How to help build AI for everyone (even if you're not technical)
Maybe you have zero technical experience as a programmer or user-experience designer of artificial intelligence (AI) systems. Maybe you’ve never even written a line of code in your life. Still, there are actions that you–and your community–can take today if you’re inspired to help make AI-enabled products that are useful and accessible to people around the world.
Over the last year, I’ve given introductory, action-oriented talks on this topic to non-technical audiences in a variety of communities. These audiences have ranged from small business owners gathered at the National Minority Supplier Development Council’s annual conference in Detroit to entrepreneurs in the tourism industry in Haiti; from senior business enterprise executives in Chicago interested in expanding their audiences globally to an organization for LGBTQ+ high school students in New York.
Here, I’ll share the same information on how anyone can help train ML and AI systems by contributing data from a diversity of communities, to work toward reflecting the diversity of the world.
How AI helps build more inclusive products
First, it’s helpful to understand what the term “AI” means. AI is the science of making machines intelligent, so they can recognize patterns and get really good at helping people solve specific challenges or sets of challenges.
For example, AI has helped teams at Google improve how our systems recognize dozens of languages. This comes in handy as more people search for information online. In this way, AI can help improve the inclusivity of our products and fuel not only audience growth, but also increased opportunities for users around the globe.
A dominant technique in developing effective AI is Machine Learning (ML). ML is a term which some people may use interchangeably with AI, but they are not the same exact thing. ML is used to develop AI, by getting computers to do something without being programmed with super-specific rules. ML can help machines recognize patterns and adjust to unique situations...like offering voice search results in a growing variety of languages and accents as more people adapt this form of search.
How you and your community can contribute to more inclusive AI
Now that you have a very basic definition of what AI Is, you can begin to contribute to creating inclusive, AI-fueled products. AI systems learn from data, and Google has a few free, open resources for anyone around the world to help train Google ML models. Models are simply the mathematical equations that represent the steps an intelligent machine will complete to make a decision. When people from a variety of different perspectives collaborate to share data, they can help researchers and scientists build increasingly inclusive ML algorithms.

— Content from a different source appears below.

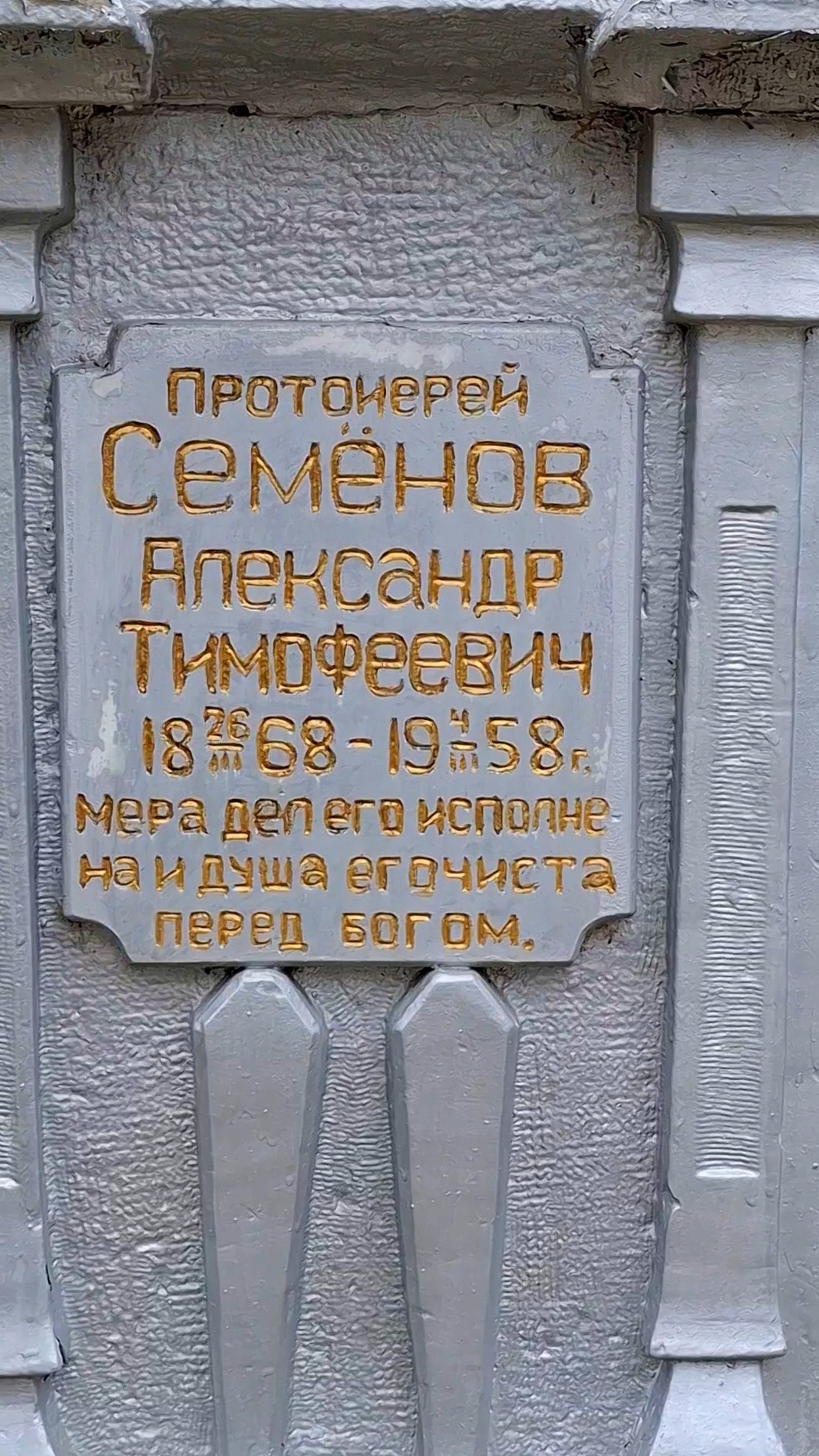 Лазаревский храм Пятигорск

Here are a few resources to help you take action immediately:
- Quick, Draw! This Google Creative Lab Experiment is an online game that prompts players to draw simple, internationally-recognizable objects such as shoes or chairs so a machine can guess what’s being drawn. In the first year after its launch in late 2016, Quick, Draw! has garnered over a billion drawings from countries as diverse as Brazil, South Africa, and China. It’s become the world’s largest dataset of doodles; we've opened up dozens of millions of these drawings for anyone to access. And now Quick, Draw! is available in more than a dozen local languages, including Arabic, Portugese (for both Portugal and Brazil), and Chinese (for China, Hong Kong and Taiwan).
- Crowdsource This site empowers anyone to help train Google’s own machine learning models by labeling images, translating handwritten material and validating the sentiment of written phrases. You can also share images that show daily objects to help co-create an open data set of global images on the free app version. These contributions directly influence all of our AI systems, which users experience when using apps such as Photos, Maps, and Translate in their daily lives. To date, people have contributed from over 190 nations around the world.
- Conversation AI Jigsaw is a technology incubator team that deals with some of the world’s most challenging geopolitical problems. One challenge Jigsaw is working on is improving conversations online, with tech that helps flag and score toxic comments. It’s been used on sites such as Wikipedia and The New York Times. Jigsaw encourages anyone around the world to contribute examples of comments (both comments you want in your community and comments you don’t want in your community) for use in research and products. You can submit examples here.
Free tools and training for your next steps
This is just a sampling of tools we offer non-technical audiences interested in taking action to help build inclusive AI systems.
You can learn how our researchers are working to advance AI for everyone, take online self-study courses to start becoming an ML practitioner, browse open datasets provided for the research community, and more on the Google AI site)
We hope you’ll join us, as our teams aim not only to build AI for everyone, but with everyone.